SOLEMNIDAD
DEL SAGRADO CORAZÓN DE

SÍMBOLO SUPREMO DE RECONCILIACIÓN
La devoción al Sagrado Corazón tuvo su origen centrada en la persona de
Jesucristo, que concebía el corazón como centro vital y expresión de su entrega
y amor total. En tal sentido, la devoción al Sagrado Corazón refiere en
particular a los sentimientos de Jesús, y en especial a su amor por la
humanidad: “Antes de la fiesta de la Pascua, sabiendo Jesús que había llegado
su hora de pasar de este mundo al Padre, habiendo amado a los suyos que estaban
en el mundo, los amó hasta el extremo” (Jn 13, 1). Para el Antiguo Testamento,
el corazón era la sede del amor y la totalidad de la persona humana. (El Leb de
Adonay, es decir el corazón del Señor).
La devoción al Corazón de Jesús es de origen medieval. Sin embargo, la
fuente más importante de la devoción, en la forma en que la conocemos
actualmente, es santa Margarita María Alacoque de la orden de la Visitación de
Santa María, a quien Jesús se le apareció. En dichas apariciones, Jesús le dijo
que quienes oraran con devoción al Sagrado Corazón, recibirían muchas gracias
divinas: “Mira este corazón mío, que, a pesar de consumirse en amor abrasador
por los hombres, no recibe de los cristianos otra cosa que sacrilegio,
desprecio, indiferencia e ingratitud, aún en el mismo sacramento de mi amor.

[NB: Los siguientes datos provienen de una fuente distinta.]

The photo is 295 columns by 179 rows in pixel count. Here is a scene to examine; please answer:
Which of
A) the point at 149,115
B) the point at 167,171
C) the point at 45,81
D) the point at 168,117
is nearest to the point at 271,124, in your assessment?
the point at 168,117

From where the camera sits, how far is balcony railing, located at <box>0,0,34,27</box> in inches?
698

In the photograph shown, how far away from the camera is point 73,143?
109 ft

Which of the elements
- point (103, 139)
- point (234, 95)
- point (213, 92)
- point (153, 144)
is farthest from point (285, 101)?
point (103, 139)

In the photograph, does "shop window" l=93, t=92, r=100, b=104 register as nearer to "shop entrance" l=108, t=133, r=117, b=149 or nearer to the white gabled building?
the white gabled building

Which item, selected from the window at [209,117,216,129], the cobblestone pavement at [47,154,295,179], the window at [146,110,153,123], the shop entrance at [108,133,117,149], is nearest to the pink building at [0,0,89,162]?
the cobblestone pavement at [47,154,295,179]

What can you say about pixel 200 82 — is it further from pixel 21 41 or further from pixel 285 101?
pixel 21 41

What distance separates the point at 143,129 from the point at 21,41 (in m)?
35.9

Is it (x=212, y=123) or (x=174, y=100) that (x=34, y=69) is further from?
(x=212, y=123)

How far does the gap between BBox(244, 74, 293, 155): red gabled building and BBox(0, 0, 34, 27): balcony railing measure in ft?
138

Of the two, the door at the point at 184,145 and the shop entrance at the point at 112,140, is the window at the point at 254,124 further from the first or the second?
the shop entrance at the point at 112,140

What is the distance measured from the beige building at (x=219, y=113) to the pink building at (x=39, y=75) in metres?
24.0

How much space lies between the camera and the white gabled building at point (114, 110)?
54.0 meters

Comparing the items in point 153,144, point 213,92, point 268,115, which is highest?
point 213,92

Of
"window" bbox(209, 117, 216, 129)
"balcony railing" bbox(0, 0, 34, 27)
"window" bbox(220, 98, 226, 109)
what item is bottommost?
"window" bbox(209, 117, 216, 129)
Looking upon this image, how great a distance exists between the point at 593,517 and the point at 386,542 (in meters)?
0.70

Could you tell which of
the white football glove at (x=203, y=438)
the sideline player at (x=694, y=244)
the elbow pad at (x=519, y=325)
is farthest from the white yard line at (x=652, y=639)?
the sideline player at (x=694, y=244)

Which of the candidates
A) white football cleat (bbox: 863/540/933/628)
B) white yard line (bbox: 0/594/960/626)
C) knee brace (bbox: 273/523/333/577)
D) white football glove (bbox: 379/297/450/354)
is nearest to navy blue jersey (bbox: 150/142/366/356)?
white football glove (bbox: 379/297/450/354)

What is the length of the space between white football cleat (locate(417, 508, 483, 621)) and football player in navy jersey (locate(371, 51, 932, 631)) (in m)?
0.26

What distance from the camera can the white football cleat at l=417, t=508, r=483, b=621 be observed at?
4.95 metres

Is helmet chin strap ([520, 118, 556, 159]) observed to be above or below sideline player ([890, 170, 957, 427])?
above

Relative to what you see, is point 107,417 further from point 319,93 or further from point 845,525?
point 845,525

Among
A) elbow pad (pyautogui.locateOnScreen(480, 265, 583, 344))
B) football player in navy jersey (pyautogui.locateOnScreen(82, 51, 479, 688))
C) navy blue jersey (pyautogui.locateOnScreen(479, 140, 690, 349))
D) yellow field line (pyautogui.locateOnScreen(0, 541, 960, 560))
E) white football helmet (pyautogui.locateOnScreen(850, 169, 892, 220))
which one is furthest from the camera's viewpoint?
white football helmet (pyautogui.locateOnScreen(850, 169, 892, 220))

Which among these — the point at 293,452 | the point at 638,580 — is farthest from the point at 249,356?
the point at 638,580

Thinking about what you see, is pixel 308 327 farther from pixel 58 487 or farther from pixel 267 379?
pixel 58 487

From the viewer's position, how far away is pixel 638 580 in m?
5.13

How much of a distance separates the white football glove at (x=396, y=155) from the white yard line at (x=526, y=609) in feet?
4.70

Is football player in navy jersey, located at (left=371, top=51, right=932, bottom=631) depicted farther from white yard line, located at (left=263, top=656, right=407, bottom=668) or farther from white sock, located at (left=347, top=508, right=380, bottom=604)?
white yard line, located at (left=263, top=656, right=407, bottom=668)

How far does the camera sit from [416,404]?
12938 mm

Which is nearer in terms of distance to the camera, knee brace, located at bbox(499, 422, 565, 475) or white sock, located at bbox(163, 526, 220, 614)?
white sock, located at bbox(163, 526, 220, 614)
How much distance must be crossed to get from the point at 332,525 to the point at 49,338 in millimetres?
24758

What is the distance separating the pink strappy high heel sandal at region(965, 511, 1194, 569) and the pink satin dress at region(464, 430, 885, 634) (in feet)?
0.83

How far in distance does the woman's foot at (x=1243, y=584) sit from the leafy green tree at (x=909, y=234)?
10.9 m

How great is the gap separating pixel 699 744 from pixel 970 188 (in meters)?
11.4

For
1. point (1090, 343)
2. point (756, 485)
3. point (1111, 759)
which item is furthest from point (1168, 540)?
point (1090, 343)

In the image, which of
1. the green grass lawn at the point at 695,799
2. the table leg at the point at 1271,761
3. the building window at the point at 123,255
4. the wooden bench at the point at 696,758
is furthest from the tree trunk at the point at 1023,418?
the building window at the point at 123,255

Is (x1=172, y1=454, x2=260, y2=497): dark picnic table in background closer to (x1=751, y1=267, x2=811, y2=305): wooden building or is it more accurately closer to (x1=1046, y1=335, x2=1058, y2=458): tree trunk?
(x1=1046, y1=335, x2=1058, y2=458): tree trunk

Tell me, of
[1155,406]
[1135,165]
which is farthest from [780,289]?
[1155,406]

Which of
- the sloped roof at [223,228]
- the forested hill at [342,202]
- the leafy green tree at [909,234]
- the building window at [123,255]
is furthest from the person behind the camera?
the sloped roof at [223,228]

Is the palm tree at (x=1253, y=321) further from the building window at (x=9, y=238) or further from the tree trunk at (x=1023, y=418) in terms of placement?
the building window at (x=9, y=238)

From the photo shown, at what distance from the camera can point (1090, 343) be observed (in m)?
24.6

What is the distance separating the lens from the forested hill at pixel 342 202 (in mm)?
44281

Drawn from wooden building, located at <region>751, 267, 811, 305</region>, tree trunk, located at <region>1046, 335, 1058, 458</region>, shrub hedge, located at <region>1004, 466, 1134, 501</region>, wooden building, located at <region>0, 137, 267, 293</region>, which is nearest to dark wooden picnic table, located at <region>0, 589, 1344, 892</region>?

Pero lo que traspasa mi Corazón más desgarradamente es que estos insultos los
recibo de personas consagradas especialmente a mi servicio.”
En
las profundidades del corazón humano se origina, bajo la acción de Dios, el proyecto
mayor de cada uno de los hombres: reconciliarse consigo mismo, con los demás y
con el Padre.
La
Revelación que anuncia la Iglesia Católica sobre el Sagrado Corazón de Jesús, nos
manifiesta que el Hijo único de Dios quiso asumir un corazón de carne, un
corazón dividido, un corazón amante y misericordioso, precisamente para
convertirse en el Mediador deseoso de la realización de nuestro triple proyecto
de reconciliación. El Corazón de Jesús quiso conocer y experimentar la desintegración
de la muerte, el odio de sus hermanos y un misterioso abandono de su Padre a
fin de cumplir en nosotros y en el universo su voluntad reconciliadora con
nosotros mismos, con nuestros hermanos, con Él mismo y con su Padre.
Aceptó
detener en la muerte, sus latidos amorosos para darnos, con la Sangre y el Agua
de sus sacramentos el Espíritu, que es la reconciliación en forma de remisión
de los pecados, el Espíritu de amor que es el soplo vivificante del Corazón del
Resucitado.
En
la Sangre derramada de su Corazón traspasado Jesús unificó el proyecto divino
de reconciliar a los hombres con su Creador, y el proyecto humano de
reconciliarnos con los demás. Cristo no
murió para dispensarnos de sufrir y morir, sino para pudiésemos con Él, amar al
Padre, incluso en medio de sufrimientos, de enfermedades, de muerte, a pesar de
nuestras debilidades y pecados. De aquí, que la institución del sacramento de
la Penitencia, es el signo eficaz de la reconciliación y reparación de nuestro
corazón que nos permite acercarnos a la gracia de la Salvación.
El
culto al Corazón de Jesús facilita el acceso a los Sacramentos de la Penitencia
y de la Eucaristía, que reparan nuestras debilidades y fortalece nuestro
caminar. La reparación es el ejercicio activo de la justicia amorosa de Jesús
que a través de su pasión, muerte y resurrección, renueva y consuela nuestra
Salvación en los que creemos en Él.
En
el Corazón de Jesús, el amor y la misericordia de Dios Padre, se hace visible y
se cumple la palabra escrita en el evangelio de Juan: “Porque
tanto amó Dios al mundo, que dio a su Hijo unigénito, para que todo el que cree
en él no se pierda, sino que tenga vida eterna” (Jn 3, 16). Renovar la devoción al Corazón de Cristo es
volver a la fuente del mandamiento más importante, para demostrar que no hay
palanca más eficaz para elevar el mundo que el amor cristiano. No hay motor más
potente para mover a humanidad como amar con Cristo, pero hay que accionarlo,
porque si esta quieto no mueve nada. Al corazón de Jesús hay que ponerlo en
contacto con las miserias del hambre, la injusticia, la desesperanza y el
desamor para derribarlos; hay que ponerlo en contacto con las miserias del
hambre, de la pobreza, del subdesarrollo para se traduzca en alimento, trabajo
y progreso, ya que el amor del Corazón de Jesús hoy se llama solidaridad.